Last year, the school began a recycling program — collecting paper, cardboard, and bottles and cans — but students still found plenty of these items in the trash.
"Recycling is still pretty new to the school," Mnookin said. "Not every classroom has a bin and not all of the kids are in the habit of recycling yet. What we're hoping to show is what could be recycled."
Ben Hertford, a 15-year-old ninth-grader, noted the sheer volume of paper students had thrown away. Marjorie Munroe, a 14-year-old also in ninth grade, was surprised at the number of pens, pencils and reusable art supplies.
"We found markers that are the same ones you'd go look for in class and didn't find," she said.
Students sorted 73.5 pounds of trash, which was less than the amount expected by Charen Fegard with the Association of Vermont Recyclers, which 25 years ago was instrumental in starting curbside recycling pickup and today continues to educate people about better ways to dispose of their solid waste.

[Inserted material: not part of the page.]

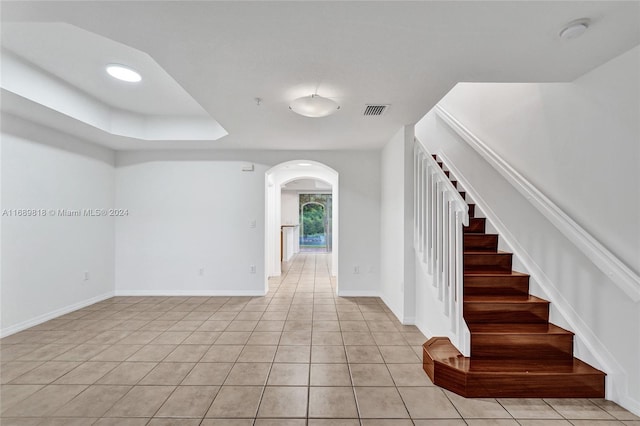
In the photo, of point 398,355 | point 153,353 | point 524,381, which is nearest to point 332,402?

"Because it's the beginning of vacation and this activity had been promoted, they (the students) might have been more conscious," Fegard said.

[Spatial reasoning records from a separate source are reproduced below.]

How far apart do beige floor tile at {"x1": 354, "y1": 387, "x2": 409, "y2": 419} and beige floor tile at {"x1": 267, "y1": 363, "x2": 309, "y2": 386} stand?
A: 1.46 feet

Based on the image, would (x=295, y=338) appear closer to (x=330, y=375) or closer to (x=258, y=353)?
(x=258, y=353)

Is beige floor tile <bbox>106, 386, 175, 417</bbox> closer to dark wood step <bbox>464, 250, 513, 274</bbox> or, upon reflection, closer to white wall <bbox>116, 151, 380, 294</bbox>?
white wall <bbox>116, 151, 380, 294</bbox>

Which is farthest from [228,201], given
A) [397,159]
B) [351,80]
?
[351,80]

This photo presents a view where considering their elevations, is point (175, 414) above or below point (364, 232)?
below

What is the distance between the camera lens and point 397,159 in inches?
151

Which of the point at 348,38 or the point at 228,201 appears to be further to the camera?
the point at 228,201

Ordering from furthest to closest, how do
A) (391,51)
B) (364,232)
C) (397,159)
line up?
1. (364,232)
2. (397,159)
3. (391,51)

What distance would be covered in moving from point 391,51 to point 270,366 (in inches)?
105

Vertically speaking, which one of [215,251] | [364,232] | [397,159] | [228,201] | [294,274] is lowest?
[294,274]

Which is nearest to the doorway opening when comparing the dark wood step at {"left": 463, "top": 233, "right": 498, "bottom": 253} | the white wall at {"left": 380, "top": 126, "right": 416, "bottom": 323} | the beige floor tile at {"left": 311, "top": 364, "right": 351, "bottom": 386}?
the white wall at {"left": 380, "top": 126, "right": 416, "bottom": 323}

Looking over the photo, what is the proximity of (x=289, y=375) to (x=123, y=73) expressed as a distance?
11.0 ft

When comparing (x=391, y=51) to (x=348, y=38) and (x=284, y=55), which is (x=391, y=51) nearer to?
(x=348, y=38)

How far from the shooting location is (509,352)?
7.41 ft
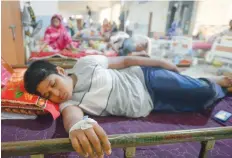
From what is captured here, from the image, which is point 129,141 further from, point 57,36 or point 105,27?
point 105,27

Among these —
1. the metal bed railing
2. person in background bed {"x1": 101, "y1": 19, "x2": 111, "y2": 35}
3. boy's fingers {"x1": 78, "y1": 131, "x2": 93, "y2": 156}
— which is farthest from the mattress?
person in background bed {"x1": 101, "y1": 19, "x2": 111, "y2": 35}

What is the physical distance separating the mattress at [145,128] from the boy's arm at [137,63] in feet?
1.25

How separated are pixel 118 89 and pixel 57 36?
203 cm

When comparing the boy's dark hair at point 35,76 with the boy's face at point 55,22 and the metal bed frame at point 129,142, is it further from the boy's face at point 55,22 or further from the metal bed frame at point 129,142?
the boy's face at point 55,22

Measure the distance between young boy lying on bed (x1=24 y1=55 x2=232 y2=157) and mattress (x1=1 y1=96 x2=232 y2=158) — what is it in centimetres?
6

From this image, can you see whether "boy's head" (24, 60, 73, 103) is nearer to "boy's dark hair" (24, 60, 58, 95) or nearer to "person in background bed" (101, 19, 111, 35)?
"boy's dark hair" (24, 60, 58, 95)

Fegard will be overseeing similar activities at Long Trail School in Dorset on Wednesday and at Rutland High School in late May, "where I anticipate a much more impressive pile," she said.

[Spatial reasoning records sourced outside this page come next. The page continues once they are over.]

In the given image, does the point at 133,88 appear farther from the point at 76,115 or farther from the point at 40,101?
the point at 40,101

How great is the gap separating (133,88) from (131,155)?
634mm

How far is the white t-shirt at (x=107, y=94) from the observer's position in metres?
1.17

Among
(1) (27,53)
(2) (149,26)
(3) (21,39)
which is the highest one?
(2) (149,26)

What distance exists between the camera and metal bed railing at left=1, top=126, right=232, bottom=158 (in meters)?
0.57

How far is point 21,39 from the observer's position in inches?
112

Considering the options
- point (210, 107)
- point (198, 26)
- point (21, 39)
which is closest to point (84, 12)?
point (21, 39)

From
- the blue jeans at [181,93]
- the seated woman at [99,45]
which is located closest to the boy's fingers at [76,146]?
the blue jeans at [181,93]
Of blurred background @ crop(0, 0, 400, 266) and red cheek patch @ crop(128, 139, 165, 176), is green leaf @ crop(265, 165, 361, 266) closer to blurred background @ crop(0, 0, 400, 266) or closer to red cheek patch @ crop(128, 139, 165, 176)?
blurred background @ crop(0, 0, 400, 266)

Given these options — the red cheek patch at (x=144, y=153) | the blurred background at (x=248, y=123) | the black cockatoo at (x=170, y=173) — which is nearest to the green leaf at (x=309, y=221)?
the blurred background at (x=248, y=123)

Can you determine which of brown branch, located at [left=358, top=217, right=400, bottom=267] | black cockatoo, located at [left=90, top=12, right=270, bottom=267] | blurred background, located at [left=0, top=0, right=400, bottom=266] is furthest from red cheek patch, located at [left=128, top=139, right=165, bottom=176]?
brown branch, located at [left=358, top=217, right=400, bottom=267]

Of the trash sorted by students, about 25 pounds, or about one-third, was truly garbage that should have been thrown away. They also found 3 pounds of bottles and cans, 13 pounds of paper, 4 pounds of milk cartons, 22 pounds of compost, 4 pounds of meat and 2.5 pounds of items that shouldn't have been tossed out at all, such as silverware and money.
The school has the means to recycle most of those items, and on Friday, Mary O'Brien, recycling coordinator for the Southern Windsor/Windham Counties Solid Waste Management District, brought the school a compost barrel to collect food waste.
O'Brien said that across the state, Vermonters are throwing away less garbage.
"I don't know if it's because they're buying less and are throwing away less packing or if they are recycling more," she said.
Students also weighed, but did not sort, 23 pounds of restroom trash, nearly all of it paper towels.
"So, if we were able to get hand dryers in the bathrooms, that would reduce a quarter of our waste," Mnookin said.
Students did not weigh the items students had actually put into the recycling bins, but Mnookin said it appears more recyclable items are being thrown away than recycled.
Still, Tyler Petrycki, a 15-year-old freshman who recycles and composts at home, was thrilled by his classmates' enthusiasm.
"The most astonishing thing was the participation," he said "Everyone was just down in it and not afraid to get dirty. It was great."